Only when Christians remember their dignity, and the mission of Christ to seek and to save what was lost, by sanctifying Himself, can Christians exert the influence that the saints possess. And only with such influence can the world be made better. Without Christians sanctifying themselves, the situation results in the blind condemning the blind. And it is no wonder that in such circumstances the Church loses all credibility.
The war between good and evil is real, but it is not in society. The culture war is a façade; the real war rages within. As Alexandr Solzhenitsyn wrote, “the line between good and evil passes through each human heart.”
Christians who “fight the culture war” are merely another symptom of the evil–the evil that seeks to avoid bearing personal responsibility by shifting guilt to others. The war is not in the culture, nor is it between cultures. The war is within each human heart.

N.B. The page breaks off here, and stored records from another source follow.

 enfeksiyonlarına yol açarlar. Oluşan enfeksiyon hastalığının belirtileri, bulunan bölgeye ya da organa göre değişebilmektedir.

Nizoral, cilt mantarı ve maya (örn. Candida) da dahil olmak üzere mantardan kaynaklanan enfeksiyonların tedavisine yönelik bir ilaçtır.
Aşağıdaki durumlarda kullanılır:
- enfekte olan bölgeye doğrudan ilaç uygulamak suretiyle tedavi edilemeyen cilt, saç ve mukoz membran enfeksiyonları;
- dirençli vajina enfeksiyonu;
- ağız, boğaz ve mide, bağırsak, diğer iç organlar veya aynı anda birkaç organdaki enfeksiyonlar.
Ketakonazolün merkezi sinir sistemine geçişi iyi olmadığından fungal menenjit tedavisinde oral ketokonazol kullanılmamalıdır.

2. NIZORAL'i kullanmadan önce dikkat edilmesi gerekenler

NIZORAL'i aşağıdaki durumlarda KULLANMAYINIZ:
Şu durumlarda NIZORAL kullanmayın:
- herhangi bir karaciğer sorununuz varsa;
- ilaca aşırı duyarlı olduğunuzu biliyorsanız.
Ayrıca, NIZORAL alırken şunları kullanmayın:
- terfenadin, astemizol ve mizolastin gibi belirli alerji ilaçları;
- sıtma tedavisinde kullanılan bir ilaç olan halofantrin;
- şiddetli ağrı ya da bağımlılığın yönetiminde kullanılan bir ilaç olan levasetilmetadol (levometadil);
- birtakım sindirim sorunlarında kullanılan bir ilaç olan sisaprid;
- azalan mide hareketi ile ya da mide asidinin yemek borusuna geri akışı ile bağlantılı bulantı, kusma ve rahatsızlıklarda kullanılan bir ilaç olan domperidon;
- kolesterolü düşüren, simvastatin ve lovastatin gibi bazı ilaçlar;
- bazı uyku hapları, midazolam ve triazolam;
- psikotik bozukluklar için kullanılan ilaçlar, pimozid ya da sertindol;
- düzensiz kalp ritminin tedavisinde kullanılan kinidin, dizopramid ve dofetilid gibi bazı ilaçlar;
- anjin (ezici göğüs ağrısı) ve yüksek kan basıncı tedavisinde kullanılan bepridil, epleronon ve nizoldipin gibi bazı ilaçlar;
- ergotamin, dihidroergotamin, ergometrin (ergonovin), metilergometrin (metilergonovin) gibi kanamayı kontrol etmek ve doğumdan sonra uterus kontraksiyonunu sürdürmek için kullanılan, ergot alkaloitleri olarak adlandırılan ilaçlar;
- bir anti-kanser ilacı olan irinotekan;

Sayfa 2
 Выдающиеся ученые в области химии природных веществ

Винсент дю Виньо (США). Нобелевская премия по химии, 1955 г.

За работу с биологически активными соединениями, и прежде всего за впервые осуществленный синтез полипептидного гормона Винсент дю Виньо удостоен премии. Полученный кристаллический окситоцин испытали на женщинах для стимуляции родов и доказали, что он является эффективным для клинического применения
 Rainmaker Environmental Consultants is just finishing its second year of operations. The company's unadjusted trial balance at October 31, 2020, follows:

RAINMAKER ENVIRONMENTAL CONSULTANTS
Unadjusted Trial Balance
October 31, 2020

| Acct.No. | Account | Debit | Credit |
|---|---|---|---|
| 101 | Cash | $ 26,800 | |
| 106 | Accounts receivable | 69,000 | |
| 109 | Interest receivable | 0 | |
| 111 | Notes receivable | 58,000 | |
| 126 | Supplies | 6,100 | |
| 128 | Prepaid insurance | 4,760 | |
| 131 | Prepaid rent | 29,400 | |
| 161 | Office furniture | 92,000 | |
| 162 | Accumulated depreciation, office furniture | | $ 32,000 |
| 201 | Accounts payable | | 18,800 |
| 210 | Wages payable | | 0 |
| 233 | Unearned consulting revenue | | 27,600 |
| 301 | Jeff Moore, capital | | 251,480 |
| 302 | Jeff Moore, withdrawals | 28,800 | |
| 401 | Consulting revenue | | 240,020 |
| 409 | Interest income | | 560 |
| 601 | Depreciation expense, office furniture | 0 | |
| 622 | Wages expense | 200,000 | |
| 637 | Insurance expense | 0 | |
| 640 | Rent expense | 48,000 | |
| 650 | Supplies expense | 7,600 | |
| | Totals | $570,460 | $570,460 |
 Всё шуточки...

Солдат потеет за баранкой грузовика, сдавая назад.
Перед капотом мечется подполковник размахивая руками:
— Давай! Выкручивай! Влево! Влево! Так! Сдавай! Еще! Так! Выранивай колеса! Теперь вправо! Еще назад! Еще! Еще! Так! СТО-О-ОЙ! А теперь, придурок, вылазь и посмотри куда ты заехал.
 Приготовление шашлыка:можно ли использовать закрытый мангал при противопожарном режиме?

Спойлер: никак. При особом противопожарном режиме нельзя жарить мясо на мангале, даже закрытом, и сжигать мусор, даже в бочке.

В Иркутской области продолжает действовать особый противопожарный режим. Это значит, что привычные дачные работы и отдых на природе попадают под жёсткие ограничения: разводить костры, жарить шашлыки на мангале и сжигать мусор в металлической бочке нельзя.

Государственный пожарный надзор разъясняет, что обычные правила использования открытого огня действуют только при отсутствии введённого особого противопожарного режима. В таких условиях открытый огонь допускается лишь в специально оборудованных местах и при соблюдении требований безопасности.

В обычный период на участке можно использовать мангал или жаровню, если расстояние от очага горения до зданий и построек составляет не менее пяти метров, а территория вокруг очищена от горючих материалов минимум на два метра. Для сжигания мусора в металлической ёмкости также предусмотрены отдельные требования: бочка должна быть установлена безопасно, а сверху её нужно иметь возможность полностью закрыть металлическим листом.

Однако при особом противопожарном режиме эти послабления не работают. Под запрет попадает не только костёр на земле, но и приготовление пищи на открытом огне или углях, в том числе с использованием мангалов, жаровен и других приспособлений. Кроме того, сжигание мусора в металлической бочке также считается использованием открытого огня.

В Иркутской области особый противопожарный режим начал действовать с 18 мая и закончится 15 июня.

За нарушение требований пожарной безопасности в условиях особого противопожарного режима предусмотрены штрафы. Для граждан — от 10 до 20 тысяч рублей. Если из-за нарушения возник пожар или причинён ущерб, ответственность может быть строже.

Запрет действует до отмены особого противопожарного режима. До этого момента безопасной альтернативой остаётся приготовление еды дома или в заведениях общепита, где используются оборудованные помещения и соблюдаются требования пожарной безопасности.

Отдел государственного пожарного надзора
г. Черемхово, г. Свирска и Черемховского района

There is no enemy outside of self. The war is fought by repentance and won by personal sanctity. Recruits are made by the contagious influence of the inflamed human heart speaking to another heart and enkindling it from the common flame. If the war is fought on the level of society and politics, it is already lost, and only contributes to further and deeper defeat. The battles are not in the polls and the ballot boxes, but in the eyes that weep and the hands that soothe and the hearts that forgive.
Put another way, the barbarian hordes are within. Within the self there is turmoil, confusion, exile, rebellion, self-deception, and tumult.
To face and confront this chaos, and win it over to peace, the tranquility of order, requires the heroic courage and compassion of a saint. If and when we achieve the tranquility of order within ourselves, then we will have begun to achieve the destiny of our identity as Christians, other Christs, the Children of God. May we always remember and act according to our dignity as sharers in the Divine Nature and thus heal and reconcile the lost and broken hordes.
*I fabricate this word “traditionistically” intentionally to distinguish the attitude I am critique from that of reverence for tradition. It is one thing to be traditional; to be a Christian requires a reverence for what has been handed down. In contrast, traditionalism is an ideology which substitutes structures for truth.